Modern warfare is an environment were civilians may turn against us for a variety of reasons, becoming motivated to directly or indirectly attack our national security. These attacks may be against our homeland, our overseas assets, or our forces. Indirect attacks may include passive or active financial, physical, moral, and social support of those were move up the spear to the tip, or attacks against the same support of American policies. It also includes failure to notify our troops of IEDs or insurgents because they’ve become disinclined to do so. Seems like basic stuff, but for some, you just need to remind them of certain realities.
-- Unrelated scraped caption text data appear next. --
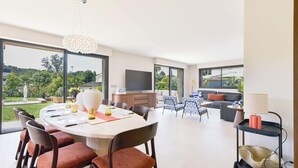 A modern living room with a dining area, large windows, and a flat-screen TV.
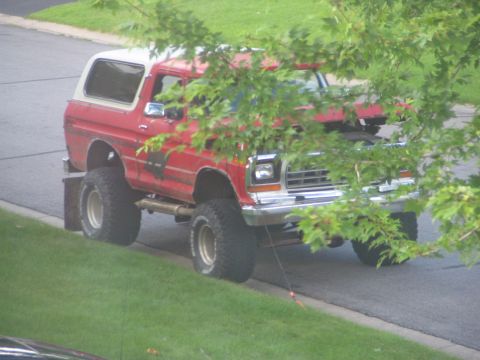 1978 Ford Bronco - A lifted red 1978 Ford Bronco with a white top is seen from the front-right angle, partially obscured by foliage.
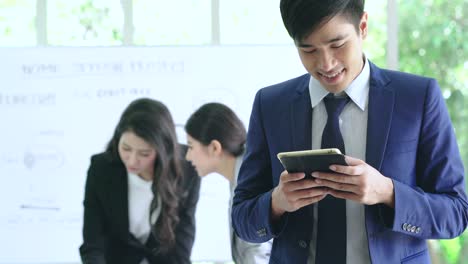 businessman hand hold smartphone in office brainstorm meeting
Local populations may feel disenfranchised by the recent history by a previous regime or by the toppling of their benefactor. They may also feel a lack of empowerment in basic needs, such as providing for their family or participating in socio-political-economic processes. By bringing in the locals, empowering them to take ownership in their rebuilding process, notably in the security realm but also in the political-economic areas as well, success increases. James Dobbins highlights this, as does virtually all the state-building, and nation, literature, as well as common sense. A people that does not participate in their state does not value it or see it as their own.
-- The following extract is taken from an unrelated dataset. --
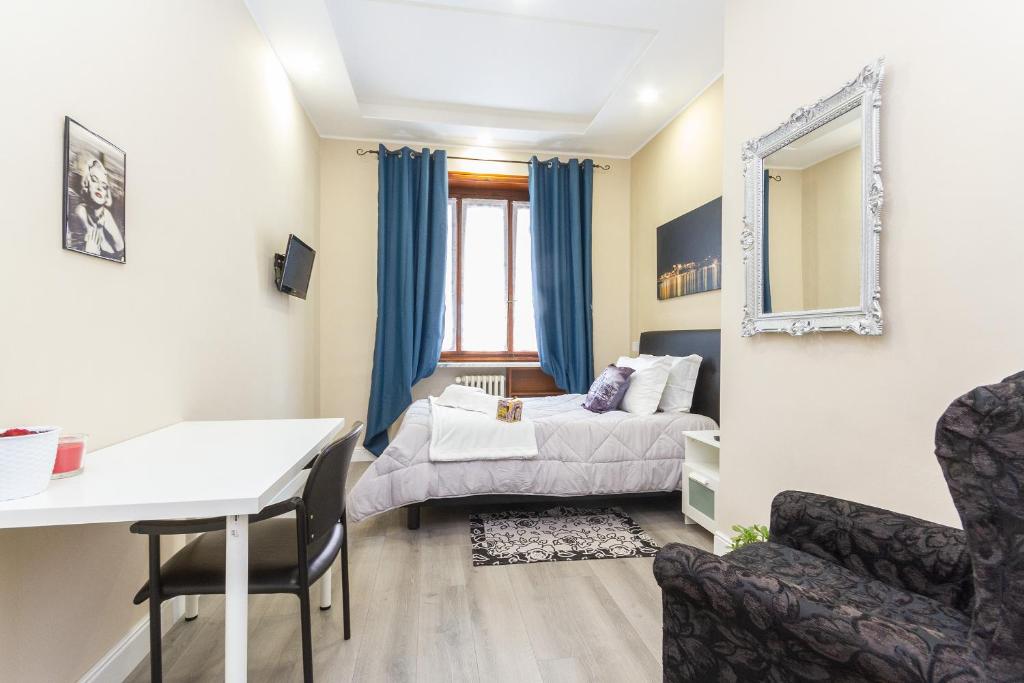 都灵Exclusive Room Arena Inalpi 'La casa di Bertino'的卧室配有1张床、1张桌子和1把椅子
To this end, when operating in conflict/post-conflict environments were the host state needs to be rebuilt, certain tools are missing from our tooklit that demonstrates our commitment to the mission to the host, facilitates capacity building, and deepens host nation commitment, and capability, to the mission, and perhaps most importantly, enlists the locals into their own success. John Nagl posts paper he authored on the Small Wars Journal Blog about one these tools. In a paper titled Institutionalizing Adaptation: It’s Time for an Army Advisor Corps, published by the Center for a New American Security, John Nagl (of Learning to Eat Soup with a Knife) writes:
The most important military component of the Long War will not be the fighting we do ourselves, but how well we enable and empower our allies to fight with us. After describing the many complicated, interrelated, and simultaneous tasks that must be conducted to defeat an insurgency, the new Army / Marine Corps Counterinsurgency Field Manual notes “Key to all these tasks is developing an effective host-nation (HN) security force.” Indeed, it has been argued that foreign forces cannot defeat an insurgency; the best they can hope for is to create the conditions that will enable local forces to win for them.
Nagl recommends processes that demonstrate American commitment and rebuild security infrastructure from the inside out. Working with host nation forces who
offer significant cultural awareness and linguistic advantages over US forces, and also are likely to be far more acceptable to the local public whose support is essential to victory in any counterinsurgency campaign.
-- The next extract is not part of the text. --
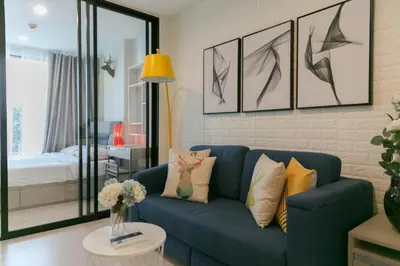 a living room with a blue couch and a bedroom at Moonlight Goddess in Bangkok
The short paper is a framework of operations and a stepping stone for expanding our capabilities in future conflicts. Unlike Post-World War II reconstruction that included years of prep work and yet encountered missteps and failure, yet had time to recover over years of effort, future conflicts will have ever shrinking time windows for success with the brighter light of formal and informal media shining on failures.
As this expands to fill the necessary posts beyond the military, say in State and Commerce, we should encourage more academies, such as DHS’s new academy, to educate those who commit to serve in a Civilian Response Corps-like entity.